Number one is a fallacy. I see people miss targets with a shotgun all the time at close range. At close quarters a shotgun payload has not had time to clear the wad and begin to expand. It's a single projectile so there is no forgiveness in shot placement. The real advantage of a shotgun is massive amounts of energy and the compounding traumatic effect of simultaneous multiple hits or a single hole that's 3/4 inch in diameter.
Number two is also a fallacy to a certain extent. The 5.56 and 5.7 rounds are excellent choices in regard to over penetration. Of course you have to pick the right bullet design for the job or overpentration is an issue with just about everything out there.
Define scope, most of the optics on these types of rifles are excellent for close quarters because of the low magnification and single plane sight acquisition. They're typically faster and easier to acquire than iron sights and they have the benefit of being used for longer ranges when necessary.
There's an old saying, it goes something like this. When you need it and don't have it you sing a different tune. Running out of ammo is never a good thing and neither is reloading and recharging a weapon on the middle of a bad situation. This is a case where more is better.
IMO if you want a black gun get an M4 variant of the AR in 5.56 with flip up tritium iron sights and stick a good ACOG on it with a weapon light underneath and be done with it. You would be very hard pressed to do better than this and you're covered in just about any scenario you can think of.
Maybe I wasn't clear, I never said it was easier to hit stuff with a shotgun than with a rifle. What I wanted to say was that When you hit a non vital part(shoulder, leg, etc) there is a lot more tissue damage than with a single bullet, making the subject a lot more incapacitated.
Given the amount of calibers, bullet designs, loads and "shooter to target distance" I guess that is a valid point if you pick the right bullet and cartridge.
In terms of scope, I was assuming that he would only use the weapon for very close combat, aka within the confines of his house/property. For that, a red dot sight would probably be sufficient. However, you're right, if he wants to shoot other stuff(as it seems like he wants to) then a proper scope is of use.
True, better to have and not need than the other way around. Although, I still stand by my original point, your primary focus should be on "How do I NOT get in such a situation" rather than "How can I fight my way out". Also, needing more than even 5 bullets to kill a threat to your life(why else would you fire?) is in my opinion inexcusably bad.

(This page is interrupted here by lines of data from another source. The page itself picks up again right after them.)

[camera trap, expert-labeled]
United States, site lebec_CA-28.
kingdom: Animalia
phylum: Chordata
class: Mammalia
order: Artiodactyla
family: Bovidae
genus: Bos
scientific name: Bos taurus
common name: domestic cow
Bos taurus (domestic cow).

I think a M4 setup would be great, although I would have gone with a larger caliber(like 7.62 or 6.8, but that's just me). ACOG sights are great, but expensive. You'll probably spend almost as much on the ACOG as you will on a nice M4. Also, having M4's is an addiction. Once you have one, you just have to have that other one in the other caliber, barrel length, etc...
Regardless of what you get: Practice and train the hell out of it until you are an expert with your equipment. Just make sure you practice like you would fight.